The Black House is prime real estate, located on south campus’ main drag, and alumni and students have fought off proposed changes in the past. This time around, in just two days, alumni and students were mobilized during an hours-long conference call, through the web, social media and email—all in an effort to encourage students to contact top university administrators and urge them to reconsider the plan.

Anthony Armstrong, a professional photographer in Miami, sent an email and shared parts of it on Facebook. Armstrong, who earned a degree in economics from Northwestern in 1993, said in an interview that the move by the university in the current social climate was more than puzzling.

“The university is exhibiting tone deafness in making this decision at this particular time in history,” Armstrong said. “Black folks are feeling under attack from a number of different angles. For the university to make this move now, especially when there was no consultation, shows a real lack of understanding of the times in which we live.”

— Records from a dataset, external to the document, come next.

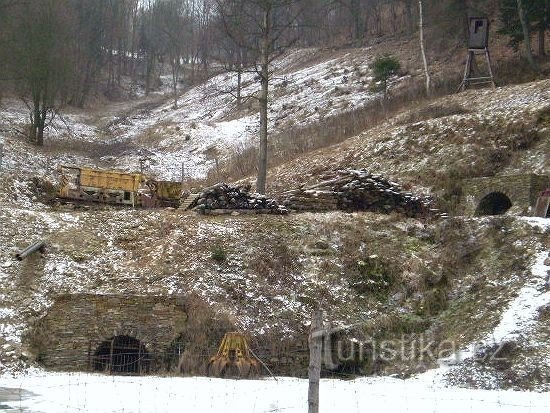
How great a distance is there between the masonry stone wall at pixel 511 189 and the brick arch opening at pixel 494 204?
23cm

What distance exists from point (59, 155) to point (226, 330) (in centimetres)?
2451

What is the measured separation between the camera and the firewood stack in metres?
21.1

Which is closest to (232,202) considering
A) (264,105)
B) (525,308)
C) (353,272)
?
(264,105)

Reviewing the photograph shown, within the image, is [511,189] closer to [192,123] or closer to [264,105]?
[264,105]

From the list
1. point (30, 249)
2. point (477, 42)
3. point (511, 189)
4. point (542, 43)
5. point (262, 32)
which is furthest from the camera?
point (542, 43)

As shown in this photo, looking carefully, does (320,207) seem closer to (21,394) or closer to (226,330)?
(226,330)

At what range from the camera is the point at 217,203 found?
66.6 feet

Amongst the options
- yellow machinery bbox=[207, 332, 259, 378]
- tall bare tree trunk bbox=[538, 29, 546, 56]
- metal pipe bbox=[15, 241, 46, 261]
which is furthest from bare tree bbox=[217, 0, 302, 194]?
tall bare tree trunk bbox=[538, 29, 546, 56]

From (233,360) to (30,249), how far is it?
20.0 feet

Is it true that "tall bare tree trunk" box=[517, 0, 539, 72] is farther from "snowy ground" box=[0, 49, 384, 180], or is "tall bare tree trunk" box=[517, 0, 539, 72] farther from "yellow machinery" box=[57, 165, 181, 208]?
"yellow machinery" box=[57, 165, 181, 208]

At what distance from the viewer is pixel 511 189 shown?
1988 centimetres

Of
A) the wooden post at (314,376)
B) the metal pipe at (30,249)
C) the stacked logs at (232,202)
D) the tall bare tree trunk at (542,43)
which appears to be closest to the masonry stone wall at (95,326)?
the metal pipe at (30,249)

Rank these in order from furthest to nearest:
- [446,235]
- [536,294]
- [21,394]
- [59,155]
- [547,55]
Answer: [59,155]
[547,55]
[446,235]
[536,294]
[21,394]

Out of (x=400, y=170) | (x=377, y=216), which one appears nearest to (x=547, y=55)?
(x=400, y=170)
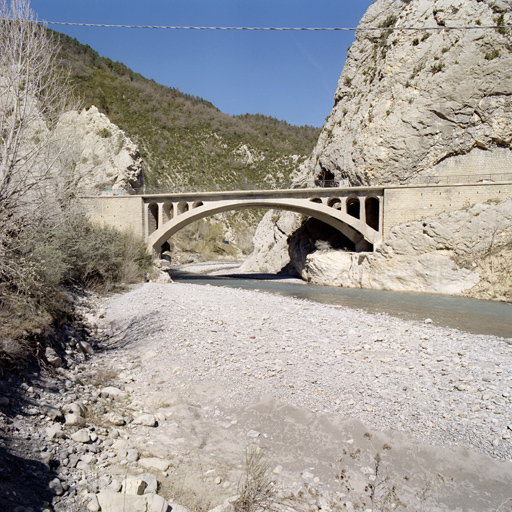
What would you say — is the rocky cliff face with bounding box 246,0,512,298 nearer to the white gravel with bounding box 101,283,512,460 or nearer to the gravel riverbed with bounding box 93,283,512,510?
the gravel riverbed with bounding box 93,283,512,510

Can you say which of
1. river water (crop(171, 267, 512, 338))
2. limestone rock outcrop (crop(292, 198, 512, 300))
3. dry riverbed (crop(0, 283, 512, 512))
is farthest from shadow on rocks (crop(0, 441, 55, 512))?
limestone rock outcrop (crop(292, 198, 512, 300))

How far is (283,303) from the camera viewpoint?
15.1 metres

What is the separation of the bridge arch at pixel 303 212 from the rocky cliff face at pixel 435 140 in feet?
4.85

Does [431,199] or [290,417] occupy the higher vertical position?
[431,199]

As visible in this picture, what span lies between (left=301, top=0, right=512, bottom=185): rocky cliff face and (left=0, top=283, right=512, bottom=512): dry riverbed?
1818 cm

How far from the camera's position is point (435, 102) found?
25234 mm

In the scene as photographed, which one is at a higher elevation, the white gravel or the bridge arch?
the bridge arch

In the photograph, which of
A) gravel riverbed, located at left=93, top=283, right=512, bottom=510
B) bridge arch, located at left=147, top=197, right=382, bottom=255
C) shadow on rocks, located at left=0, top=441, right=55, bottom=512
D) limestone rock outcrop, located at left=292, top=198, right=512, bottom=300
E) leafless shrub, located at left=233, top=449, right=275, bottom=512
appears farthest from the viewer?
bridge arch, located at left=147, top=197, right=382, bottom=255

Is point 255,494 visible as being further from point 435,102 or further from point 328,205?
point 435,102

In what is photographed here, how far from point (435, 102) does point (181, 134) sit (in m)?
54.9

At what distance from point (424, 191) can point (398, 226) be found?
2.44 m

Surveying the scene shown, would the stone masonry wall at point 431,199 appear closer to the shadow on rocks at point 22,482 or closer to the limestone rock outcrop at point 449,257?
the limestone rock outcrop at point 449,257

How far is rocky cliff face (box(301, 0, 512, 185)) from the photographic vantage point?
2420 cm

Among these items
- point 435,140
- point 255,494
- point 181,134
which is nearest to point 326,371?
point 255,494
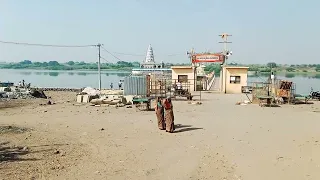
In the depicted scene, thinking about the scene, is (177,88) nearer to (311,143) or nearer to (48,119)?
(48,119)

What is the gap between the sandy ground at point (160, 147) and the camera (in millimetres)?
8273

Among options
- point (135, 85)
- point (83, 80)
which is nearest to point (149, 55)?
point (83, 80)

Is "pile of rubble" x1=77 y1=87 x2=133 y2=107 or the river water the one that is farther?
the river water

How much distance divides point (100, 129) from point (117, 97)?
1036 cm

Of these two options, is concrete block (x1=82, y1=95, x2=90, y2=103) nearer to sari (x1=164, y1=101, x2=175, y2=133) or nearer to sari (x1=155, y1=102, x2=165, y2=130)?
sari (x1=155, y1=102, x2=165, y2=130)

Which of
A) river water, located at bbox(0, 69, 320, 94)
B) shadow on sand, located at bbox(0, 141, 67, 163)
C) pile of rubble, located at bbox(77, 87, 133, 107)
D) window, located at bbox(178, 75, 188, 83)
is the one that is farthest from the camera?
river water, located at bbox(0, 69, 320, 94)

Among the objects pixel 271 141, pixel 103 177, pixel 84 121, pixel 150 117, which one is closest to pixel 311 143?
pixel 271 141

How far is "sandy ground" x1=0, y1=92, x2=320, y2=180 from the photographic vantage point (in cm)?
827

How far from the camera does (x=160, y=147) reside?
10898mm

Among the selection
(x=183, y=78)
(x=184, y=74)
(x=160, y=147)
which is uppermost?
(x=184, y=74)

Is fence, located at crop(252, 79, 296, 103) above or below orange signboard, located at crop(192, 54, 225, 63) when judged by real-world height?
below

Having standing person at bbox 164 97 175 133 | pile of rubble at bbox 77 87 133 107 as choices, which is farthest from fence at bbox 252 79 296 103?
standing person at bbox 164 97 175 133

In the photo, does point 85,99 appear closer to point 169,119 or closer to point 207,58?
→ point 169,119

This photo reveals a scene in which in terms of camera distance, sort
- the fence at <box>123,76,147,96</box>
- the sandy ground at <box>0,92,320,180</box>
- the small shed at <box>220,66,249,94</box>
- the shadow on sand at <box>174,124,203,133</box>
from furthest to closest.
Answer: the small shed at <box>220,66,249,94</box> < the fence at <box>123,76,147,96</box> < the shadow on sand at <box>174,124,203,133</box> < the sandy ground at <box>0,92,320,180</box>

Sterling, a prominent physician in Texas, said this most recent disagreement is an example of results falling short even when “good people” are involved with trying to make the student experience better. “In this specific example, decisions were made without regard to a nearly-50 year promise the university has made to African-American students,” he said. “The conversation was no longer about the proposed changes, but about the violation of the covenant that existed between the university and African-Americans, and the breach of trust along those same lines.”

Moving forward, Chambers said there will be even more involvement at the student and alumni levels. “There’s still work to be done,” said Chambers, a learning and organizational change and economics major from Minneapolis. “Just because they postponed it now and are having these forums to listen to us, it doesn’t guarantee that the move would never happen.”

Kimberly Davis is a 1996 alum of Northwestern University.